▸ TASK INSTRUCTIONS: Leaving out all pictures, copy the lines below exactly, from the line with "High Income &" to the last line, both ends included.
----------
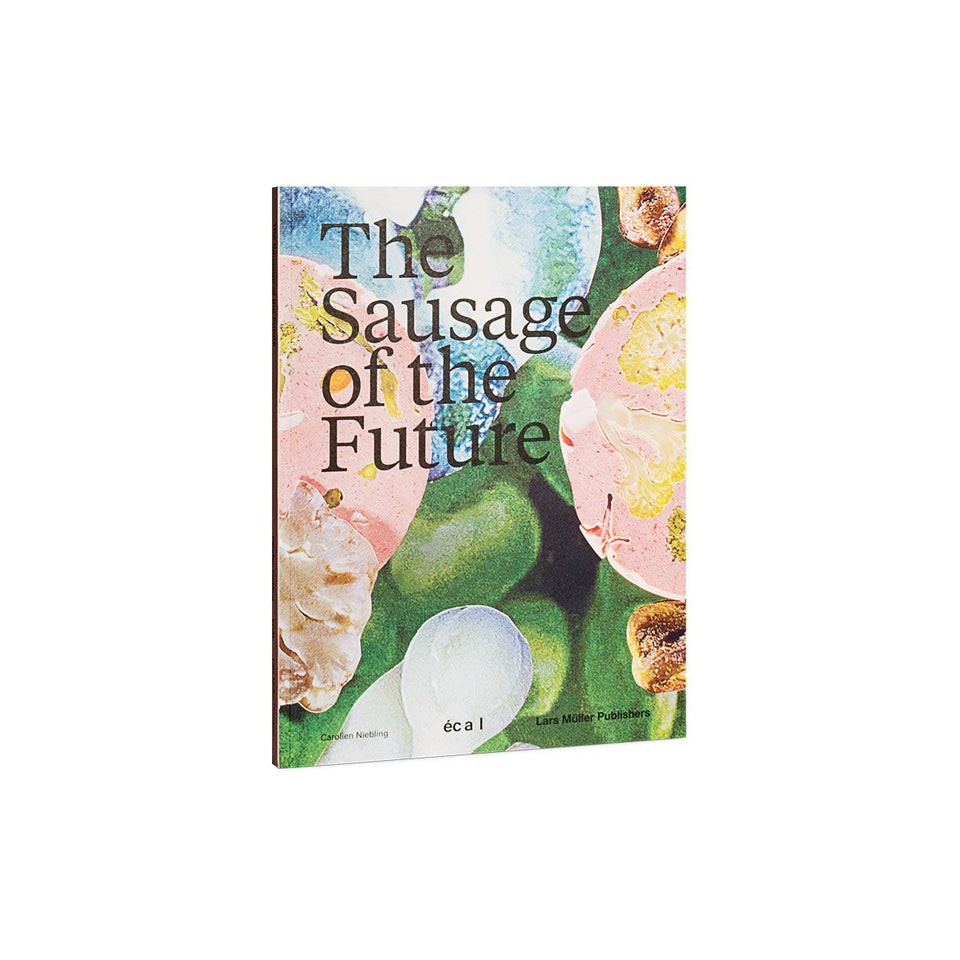 The Sausage of the Future by Carolien Niebling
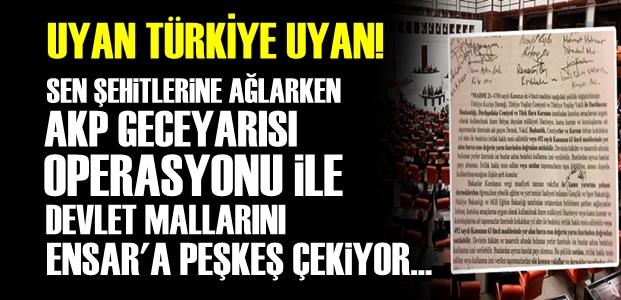 AKP'DEN GECEYARISI OPERASYONU!..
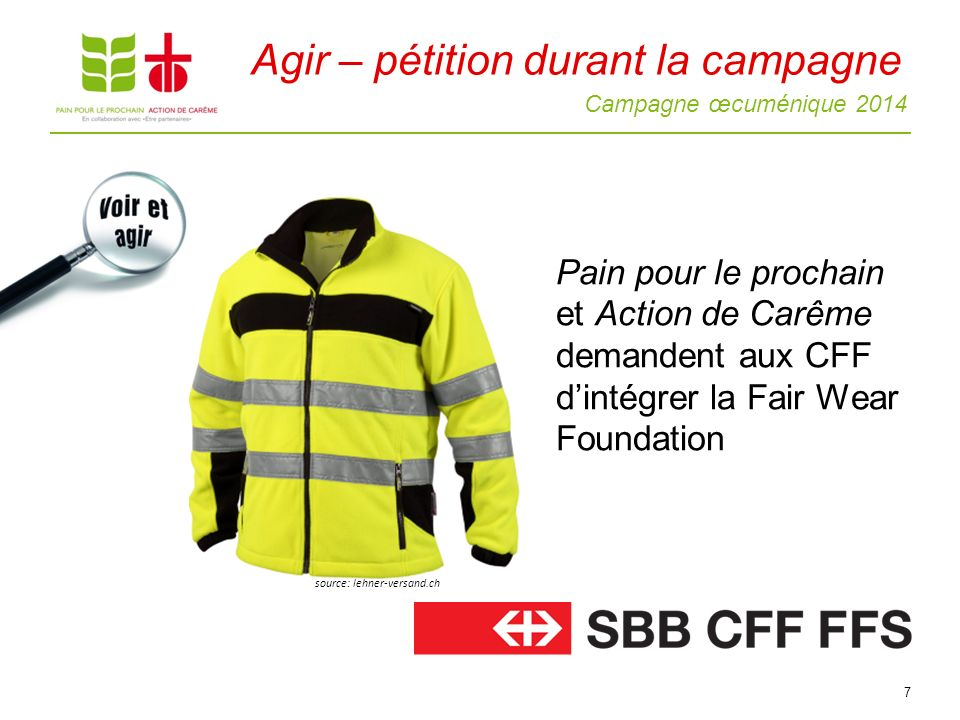 Campagne œcuménique 2014 7 Pain pour le prochain et Action de Carême demandent aux CFF dintégrer la Fair Wear Foundation source: lehner-versand.ch Agir – pétition durant la campagne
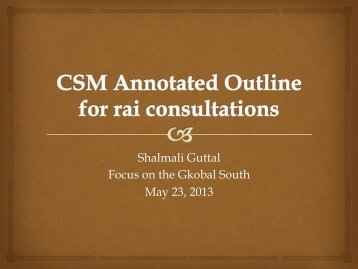 CSO Annotated Outline PP Presentation (by Shalmali Guttal) - CSM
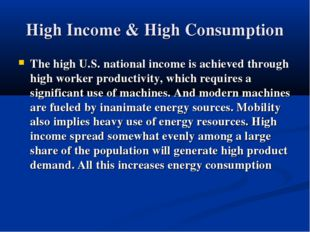 High Income & High Consumption The high U.S. national income is achieved thro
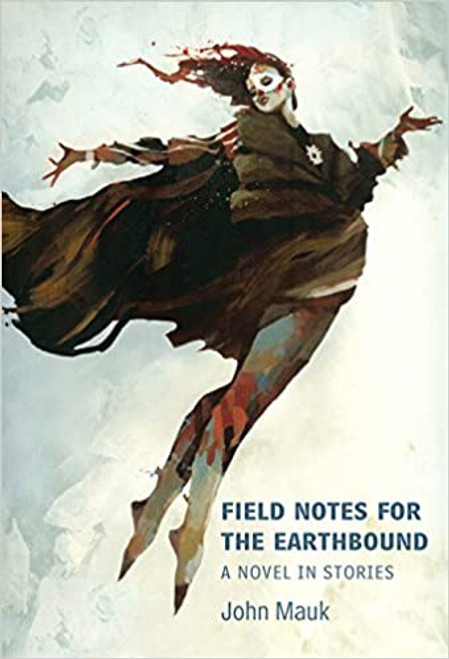 Field Notes for the Earthbound: A Novel in Stories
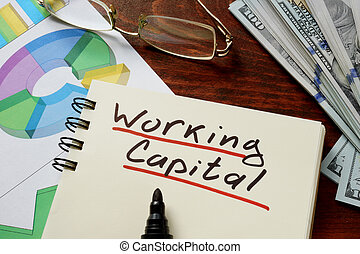 Working Capital  concept on a paper with charts.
----------
▸ EXERCISE RESULT:
 High Income & High Consumption The high U.S. national income is achieved thro
 Field Notes for the Earthbound: A Novel in Stories
 Working Capital  concept on a paper with charts.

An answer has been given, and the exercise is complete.